Remove the tough lower stems of the kale. Toss the kale generously with olive oil, salt and crushed red pepper.
Lay the dressed leaves in a single layer on a sheet tray (use more than one if you need to) and place in the oven. Roast the kale until the leaves are crispy, 30 to 35 minutes.
Serve as a snack or side dish.
Kale Gratin with Pancetta
1 1/4 to 1 1/3 pounds kale, stems stripped and chopped, about 6 cups
Salt
3 tablespoons extra-virgin olive oil
1/4 pound pancetta, chopped into 1/2-inch pieces
1 cup cream
2 cloves garlic, smashed and chopped
1/8 teaspoon grated nutmeg, eyeball it
Black pepper
1/2 cup breadcrumbs
1/2 cup grated Parmigiano-Reggiano or Pecorino Romano
Preheat the broiler but place the oven rack on the second shelf down from the heat source.
Bring a few inches of water to a boil in a deep skillet or pot, add the kale and salt and cook 5 to 6 minutes; drain and dry the greens.
Return the skillet to the stove over medium-high heat and add 1 tablespoon of extra-virgin olive oil and pancetta. Crisp the pancetta and add the cream and garlic. Season with nutmeg, salt and pepper, then reduce 7 to 8 minutes to about 1/2 to 2/3 cup. Add cooked greens to cream and stir to coat evenly. Transfer to shallow casserole.
Toss breadcrumbs with the remaining 2 tablespoons of extra-virgin olive oil. Season the crumbs with salt and pepper and combine with cheese. Place on top of casserole and heat on the second shelf under broiler for about 5 minutes, just to brown breadcrumbs and cheese.
Sautéed Swiss Chard
Olive oil, for pan
1 cup bacon, cut into 1/4-inch dice
2 cloves garlic, smashed
Pinch crushed red pepper flakes
1 bunch Swiss chard, stems removed and cut into 1/2-inch lengths, leaves cut into 1 1/2-inch lengths
1/2 cup chicken or vegetable stock
Kosher salt
Coat a large sauté pan lightly with olive oil and add the diced bacon, garlic and crushed red pepper. Bring the pan to medium-high heat. When the garlic has turned a lovely golden brown, remove from the pan and discard. At this point the bacon should start to become brown and crispy. Add the Swiss chard stems and the stock and cook until the stock has mostly evaporated. Add the Swiss chard leaves and sauté until they are wilted. Season with salt.
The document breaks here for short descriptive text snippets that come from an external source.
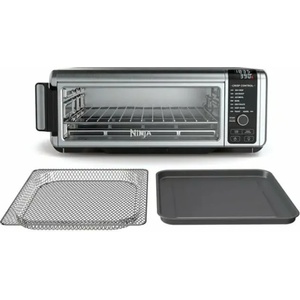 Ninja SP101 Foodi 8-in-1 Мини фурна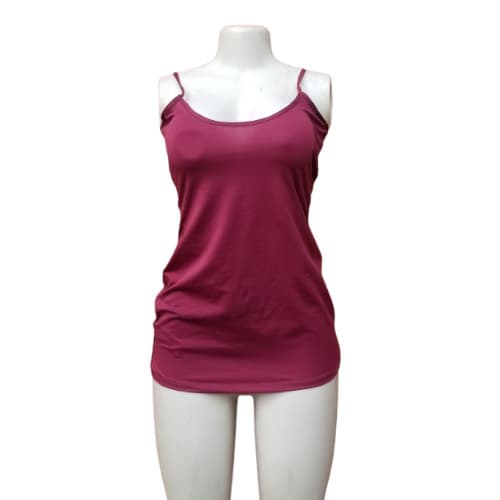 Ladies Stretchy Camisole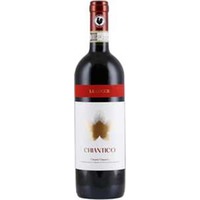 Le Bocce Chiantico Chianti Classico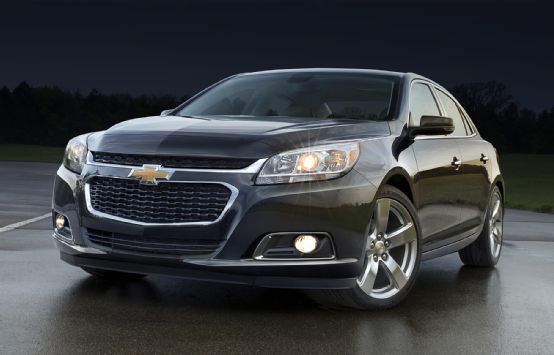 2014 Chevrolet Malibu First Look - Motor Trend | See more about Chevrolet Malibu and Chevrolet.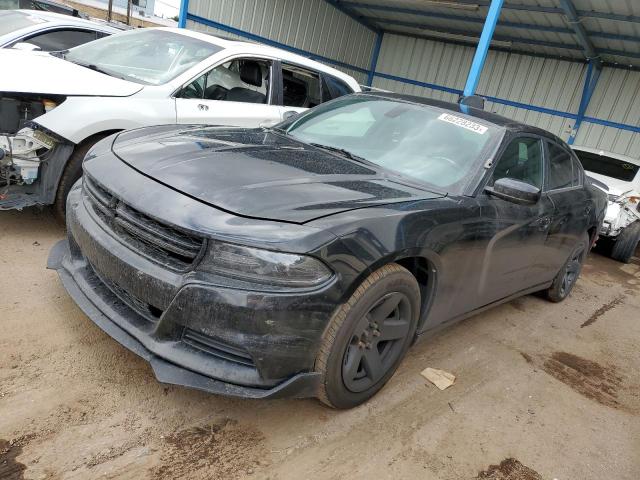 2015 DODGE CHARGER PO - 2C3CDXAT9FH769043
Swiss Chard and Penne Pasta
8 ounces penne, or rigatoni, cooked and drained
1/4 cup pasta cooking water
1 tablespoons olive oil
1/2 onion, chopped
1 clove garlic, finely chopped or thinly sliced
1 pound Swiss chard, washed, stems removed and coarsely chopped
1/2 cup red or white wine or chicken stock
1 cup crushed red tomatoes
1 teaspoon red pepper flakes
1 tablespoon toasted pine nuts (optional)
Salt and pepper
In a large skillet, heat the oil and stir in the onion. Cook for 2 minutes and stir in the garlic. Add the chopped Swiss chard and toss to coat. Pour in the wine or stock and stir to coat. When the chard begins to wilt, stir in the tomatoes, red pepper flakes and pine nuts. Bring to a simmer and stir in the reserved pasta cooking water.
Remember: Do not over cook the chard. It is ready to serve just after it has wilted. Immediately add the cooked pasta and toss to coat. Serve immediately.
Healthy Creamed Swiss Chard
1 large bunch rainbow Swiss chard, stemmed, leaves coarsely chopped
1/2 red onion, diced
6 tablespoons reduced-fat cream cheese
1/4 teaspoon freshly grated nutmeg
Kosher salt and freshly ground black pepper
2 tablespoons chopped toasted pine nuts
Combine the Swiss chard, onions and 1/2 cup water in a large pot. Bring to a simmer over high heat; lower the heat to medium, cover and cook, stirring frequently, until the chard is very tender, about 15 minutes.
Meanwhile, combine the cream cheese, nutmeg and 1/4 cup water in a medium saucepan. Place over medium heat and cook, whisking frequently, until the cheese melts and the mixture just bubbles around the edges. With a slotted spoon, transfer the chard to the pan with the cheese mixture (leave any excess liquid in the pot). Mix well and season with salt and pepper. Garnish with the pine nuts.
You can also substitute kale or collards in this recipe. Be sure to cook the greens until they are tender.